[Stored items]

****************************************

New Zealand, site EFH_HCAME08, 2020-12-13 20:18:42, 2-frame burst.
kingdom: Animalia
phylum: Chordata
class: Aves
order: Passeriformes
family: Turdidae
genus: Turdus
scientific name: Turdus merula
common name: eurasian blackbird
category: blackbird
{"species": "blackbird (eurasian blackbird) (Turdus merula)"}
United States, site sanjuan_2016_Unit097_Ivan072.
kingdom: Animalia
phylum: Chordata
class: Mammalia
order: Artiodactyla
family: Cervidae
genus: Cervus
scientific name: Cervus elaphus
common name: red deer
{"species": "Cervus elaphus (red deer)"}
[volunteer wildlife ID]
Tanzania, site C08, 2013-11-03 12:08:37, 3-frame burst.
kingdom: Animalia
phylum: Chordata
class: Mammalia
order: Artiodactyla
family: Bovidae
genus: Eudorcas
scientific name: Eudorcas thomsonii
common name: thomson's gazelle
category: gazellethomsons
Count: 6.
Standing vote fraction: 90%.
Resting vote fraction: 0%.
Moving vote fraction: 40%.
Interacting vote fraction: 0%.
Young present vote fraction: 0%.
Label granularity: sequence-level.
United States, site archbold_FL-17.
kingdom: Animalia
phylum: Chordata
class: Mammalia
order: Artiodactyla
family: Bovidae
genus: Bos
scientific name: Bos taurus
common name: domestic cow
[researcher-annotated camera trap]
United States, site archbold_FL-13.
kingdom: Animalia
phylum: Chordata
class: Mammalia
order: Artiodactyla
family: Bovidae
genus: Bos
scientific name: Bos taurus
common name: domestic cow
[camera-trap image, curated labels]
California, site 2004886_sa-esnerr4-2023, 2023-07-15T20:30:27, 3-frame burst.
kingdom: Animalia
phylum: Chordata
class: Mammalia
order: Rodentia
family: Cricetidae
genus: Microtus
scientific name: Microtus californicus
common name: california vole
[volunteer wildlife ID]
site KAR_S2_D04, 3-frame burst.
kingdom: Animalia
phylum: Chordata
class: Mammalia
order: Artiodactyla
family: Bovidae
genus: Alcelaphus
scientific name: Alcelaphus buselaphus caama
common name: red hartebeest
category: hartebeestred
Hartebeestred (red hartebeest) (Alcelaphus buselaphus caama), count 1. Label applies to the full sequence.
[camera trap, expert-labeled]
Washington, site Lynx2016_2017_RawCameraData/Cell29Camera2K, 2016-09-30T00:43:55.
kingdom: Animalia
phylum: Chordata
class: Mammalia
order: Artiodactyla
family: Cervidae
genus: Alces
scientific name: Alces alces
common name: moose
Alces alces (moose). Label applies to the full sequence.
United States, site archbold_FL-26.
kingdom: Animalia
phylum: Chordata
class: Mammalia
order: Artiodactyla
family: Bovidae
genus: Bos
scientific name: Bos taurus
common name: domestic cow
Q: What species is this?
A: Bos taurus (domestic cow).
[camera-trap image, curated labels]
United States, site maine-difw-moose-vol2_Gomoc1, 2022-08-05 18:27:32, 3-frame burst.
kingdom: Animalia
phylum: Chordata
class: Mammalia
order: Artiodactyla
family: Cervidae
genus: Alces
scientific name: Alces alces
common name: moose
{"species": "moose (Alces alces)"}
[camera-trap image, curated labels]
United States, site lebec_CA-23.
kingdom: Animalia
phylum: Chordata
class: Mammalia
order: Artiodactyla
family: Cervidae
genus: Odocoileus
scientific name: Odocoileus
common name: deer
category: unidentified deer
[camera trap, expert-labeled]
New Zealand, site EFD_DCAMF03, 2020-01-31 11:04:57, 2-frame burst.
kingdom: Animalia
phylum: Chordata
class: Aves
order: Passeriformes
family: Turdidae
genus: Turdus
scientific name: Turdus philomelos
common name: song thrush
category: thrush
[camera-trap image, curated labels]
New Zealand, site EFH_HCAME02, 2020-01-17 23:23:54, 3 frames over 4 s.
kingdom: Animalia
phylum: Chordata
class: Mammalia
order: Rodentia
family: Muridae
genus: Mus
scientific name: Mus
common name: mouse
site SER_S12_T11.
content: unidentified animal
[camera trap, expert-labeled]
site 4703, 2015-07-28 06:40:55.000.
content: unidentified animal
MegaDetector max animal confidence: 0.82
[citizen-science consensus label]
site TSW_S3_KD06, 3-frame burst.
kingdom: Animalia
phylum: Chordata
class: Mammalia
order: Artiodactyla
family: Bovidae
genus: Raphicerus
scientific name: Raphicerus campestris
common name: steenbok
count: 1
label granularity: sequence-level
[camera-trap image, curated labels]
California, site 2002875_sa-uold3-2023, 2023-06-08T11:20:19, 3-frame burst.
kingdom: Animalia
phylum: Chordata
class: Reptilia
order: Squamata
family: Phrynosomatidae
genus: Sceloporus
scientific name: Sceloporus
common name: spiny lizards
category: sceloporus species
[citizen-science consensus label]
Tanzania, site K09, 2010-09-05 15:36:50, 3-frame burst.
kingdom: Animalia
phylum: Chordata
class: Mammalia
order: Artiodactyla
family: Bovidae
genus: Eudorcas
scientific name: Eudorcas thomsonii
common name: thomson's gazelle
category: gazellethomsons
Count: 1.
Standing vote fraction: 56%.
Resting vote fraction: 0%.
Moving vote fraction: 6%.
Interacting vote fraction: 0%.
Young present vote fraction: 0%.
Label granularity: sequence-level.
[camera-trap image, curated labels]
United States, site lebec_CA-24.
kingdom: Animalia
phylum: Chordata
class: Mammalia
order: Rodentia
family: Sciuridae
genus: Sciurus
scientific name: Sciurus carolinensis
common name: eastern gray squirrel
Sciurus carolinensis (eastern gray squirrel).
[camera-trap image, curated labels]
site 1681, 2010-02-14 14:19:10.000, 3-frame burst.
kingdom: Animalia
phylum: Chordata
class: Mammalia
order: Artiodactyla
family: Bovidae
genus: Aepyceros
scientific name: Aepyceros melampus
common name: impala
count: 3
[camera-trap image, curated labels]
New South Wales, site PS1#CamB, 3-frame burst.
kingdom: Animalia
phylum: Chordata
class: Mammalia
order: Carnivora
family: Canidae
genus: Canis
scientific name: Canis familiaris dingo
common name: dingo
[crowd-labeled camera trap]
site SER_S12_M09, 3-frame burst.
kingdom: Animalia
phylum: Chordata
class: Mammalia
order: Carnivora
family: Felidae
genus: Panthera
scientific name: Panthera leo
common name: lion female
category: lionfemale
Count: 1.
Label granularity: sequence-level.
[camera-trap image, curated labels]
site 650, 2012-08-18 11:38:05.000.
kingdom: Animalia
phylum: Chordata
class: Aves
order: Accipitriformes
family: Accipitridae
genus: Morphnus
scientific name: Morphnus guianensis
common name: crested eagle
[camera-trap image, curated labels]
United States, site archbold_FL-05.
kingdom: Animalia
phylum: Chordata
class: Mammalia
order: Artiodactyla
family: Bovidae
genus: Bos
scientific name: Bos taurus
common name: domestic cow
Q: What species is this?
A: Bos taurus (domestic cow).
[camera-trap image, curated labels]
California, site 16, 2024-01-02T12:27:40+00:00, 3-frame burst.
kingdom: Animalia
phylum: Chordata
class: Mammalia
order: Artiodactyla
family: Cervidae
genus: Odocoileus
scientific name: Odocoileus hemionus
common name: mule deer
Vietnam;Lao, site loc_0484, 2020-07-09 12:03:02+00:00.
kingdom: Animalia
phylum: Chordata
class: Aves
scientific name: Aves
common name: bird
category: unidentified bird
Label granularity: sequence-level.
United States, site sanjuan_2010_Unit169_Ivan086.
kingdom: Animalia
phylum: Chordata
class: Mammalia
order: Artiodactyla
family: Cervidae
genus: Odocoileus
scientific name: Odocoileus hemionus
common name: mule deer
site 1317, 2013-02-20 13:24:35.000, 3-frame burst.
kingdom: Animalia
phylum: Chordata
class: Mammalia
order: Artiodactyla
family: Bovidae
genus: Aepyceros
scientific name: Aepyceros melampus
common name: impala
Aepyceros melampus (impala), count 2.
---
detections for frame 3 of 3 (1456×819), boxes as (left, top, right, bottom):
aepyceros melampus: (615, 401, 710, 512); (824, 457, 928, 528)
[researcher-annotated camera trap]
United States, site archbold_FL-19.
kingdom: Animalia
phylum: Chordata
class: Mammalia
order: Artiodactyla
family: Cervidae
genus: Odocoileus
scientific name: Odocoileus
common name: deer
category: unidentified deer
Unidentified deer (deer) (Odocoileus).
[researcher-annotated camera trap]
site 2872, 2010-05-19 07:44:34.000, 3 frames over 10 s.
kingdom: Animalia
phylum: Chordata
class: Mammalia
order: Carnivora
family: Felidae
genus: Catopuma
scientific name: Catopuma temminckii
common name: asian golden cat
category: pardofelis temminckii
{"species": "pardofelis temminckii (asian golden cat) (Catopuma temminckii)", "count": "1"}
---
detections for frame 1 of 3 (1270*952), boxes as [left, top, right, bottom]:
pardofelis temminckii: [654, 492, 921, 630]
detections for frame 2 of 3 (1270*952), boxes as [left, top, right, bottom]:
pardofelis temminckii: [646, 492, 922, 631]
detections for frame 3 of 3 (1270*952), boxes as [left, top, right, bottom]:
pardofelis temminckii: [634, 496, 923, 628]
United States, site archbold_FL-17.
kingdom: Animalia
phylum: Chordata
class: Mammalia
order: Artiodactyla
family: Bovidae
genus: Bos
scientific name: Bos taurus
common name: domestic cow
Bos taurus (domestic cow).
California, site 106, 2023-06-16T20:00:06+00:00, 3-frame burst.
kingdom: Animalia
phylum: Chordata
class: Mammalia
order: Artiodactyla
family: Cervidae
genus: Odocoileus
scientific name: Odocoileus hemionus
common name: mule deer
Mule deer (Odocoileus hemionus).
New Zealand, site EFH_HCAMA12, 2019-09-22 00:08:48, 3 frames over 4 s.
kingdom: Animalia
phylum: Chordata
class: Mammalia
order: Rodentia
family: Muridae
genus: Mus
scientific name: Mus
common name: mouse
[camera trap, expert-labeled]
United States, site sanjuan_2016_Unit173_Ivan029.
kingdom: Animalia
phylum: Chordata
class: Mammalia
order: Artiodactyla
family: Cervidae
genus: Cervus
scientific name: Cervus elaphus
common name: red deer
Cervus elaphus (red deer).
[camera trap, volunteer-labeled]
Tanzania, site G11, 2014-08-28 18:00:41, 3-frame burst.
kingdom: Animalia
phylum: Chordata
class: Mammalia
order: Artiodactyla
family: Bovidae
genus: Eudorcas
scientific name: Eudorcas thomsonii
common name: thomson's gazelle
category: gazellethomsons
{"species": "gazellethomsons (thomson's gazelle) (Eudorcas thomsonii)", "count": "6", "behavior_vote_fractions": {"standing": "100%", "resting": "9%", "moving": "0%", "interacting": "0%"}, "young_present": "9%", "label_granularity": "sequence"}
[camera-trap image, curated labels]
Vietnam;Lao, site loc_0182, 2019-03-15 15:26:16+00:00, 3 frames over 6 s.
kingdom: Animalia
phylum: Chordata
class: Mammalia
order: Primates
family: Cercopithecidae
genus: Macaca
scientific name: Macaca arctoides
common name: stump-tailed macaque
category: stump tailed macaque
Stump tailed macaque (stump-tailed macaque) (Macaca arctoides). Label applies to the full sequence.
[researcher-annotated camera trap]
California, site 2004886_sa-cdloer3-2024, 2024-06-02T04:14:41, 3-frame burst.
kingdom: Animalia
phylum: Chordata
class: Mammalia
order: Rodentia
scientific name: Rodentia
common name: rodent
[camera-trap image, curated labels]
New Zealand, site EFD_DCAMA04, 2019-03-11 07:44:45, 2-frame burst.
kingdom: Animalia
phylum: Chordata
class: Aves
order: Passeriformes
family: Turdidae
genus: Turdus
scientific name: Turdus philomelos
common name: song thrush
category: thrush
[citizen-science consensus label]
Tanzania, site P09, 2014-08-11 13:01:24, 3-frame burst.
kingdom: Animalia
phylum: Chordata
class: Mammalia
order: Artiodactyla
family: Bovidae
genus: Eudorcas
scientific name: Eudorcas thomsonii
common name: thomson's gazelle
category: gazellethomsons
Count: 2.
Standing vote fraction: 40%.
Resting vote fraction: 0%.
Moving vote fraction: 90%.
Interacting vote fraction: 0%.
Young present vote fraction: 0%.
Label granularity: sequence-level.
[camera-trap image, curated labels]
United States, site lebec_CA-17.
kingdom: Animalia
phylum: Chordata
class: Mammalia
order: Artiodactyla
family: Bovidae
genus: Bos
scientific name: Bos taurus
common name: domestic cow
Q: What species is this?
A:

****************************************

Problem to solve → Write out exactly the lines between the start of the entries and the line containing "category: blackbird", including that line and the first one.

Response →
New Zealand, site EFH_HCAME08, 2020-12-13 20:18:42, 2-frame burst.
kingdom: Animalia
phylum: Chordata
class: Aves
order: Passeriformes
family: Turdidae
genus: Turdus
scientific name: Turdus merula
common name: eurasian blackbird
category: blackbird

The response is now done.